*The problem*
From the line with "phylum: Chordata" onward, reproduce each line of the entries exactly, ending at the last one, and add nothing.

*Task data*
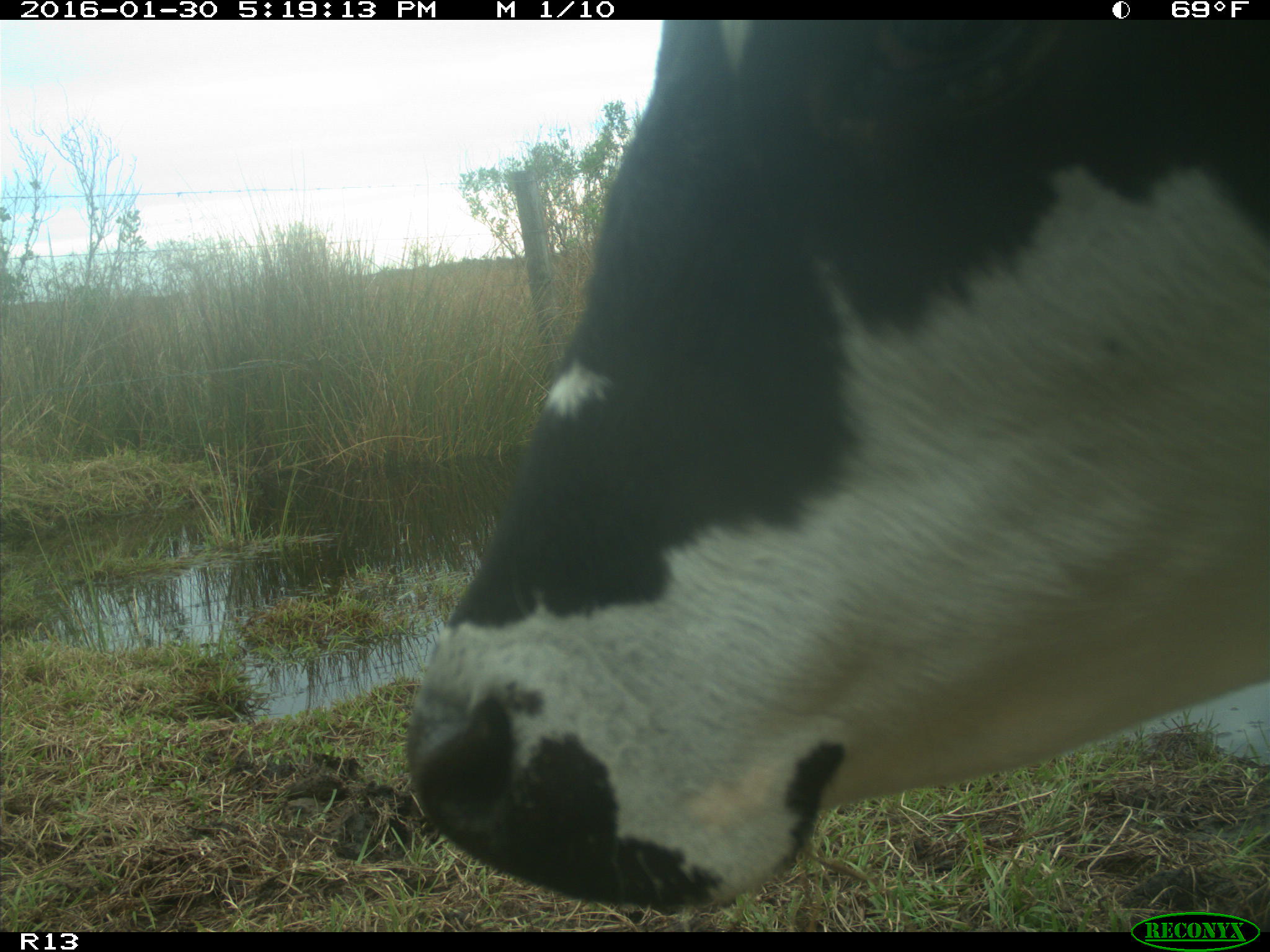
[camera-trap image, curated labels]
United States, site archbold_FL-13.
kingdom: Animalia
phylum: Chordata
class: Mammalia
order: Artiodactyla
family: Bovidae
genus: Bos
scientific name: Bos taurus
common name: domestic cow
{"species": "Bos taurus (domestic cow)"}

*Solution*
phylum: Chordata
class: Mammalia
order: Artiodactyla
family: Bovidae
genus: Bos
scientific name: Bos taurus
common name: domestic cow
{"species": "Bos taurus (domestic cow)"}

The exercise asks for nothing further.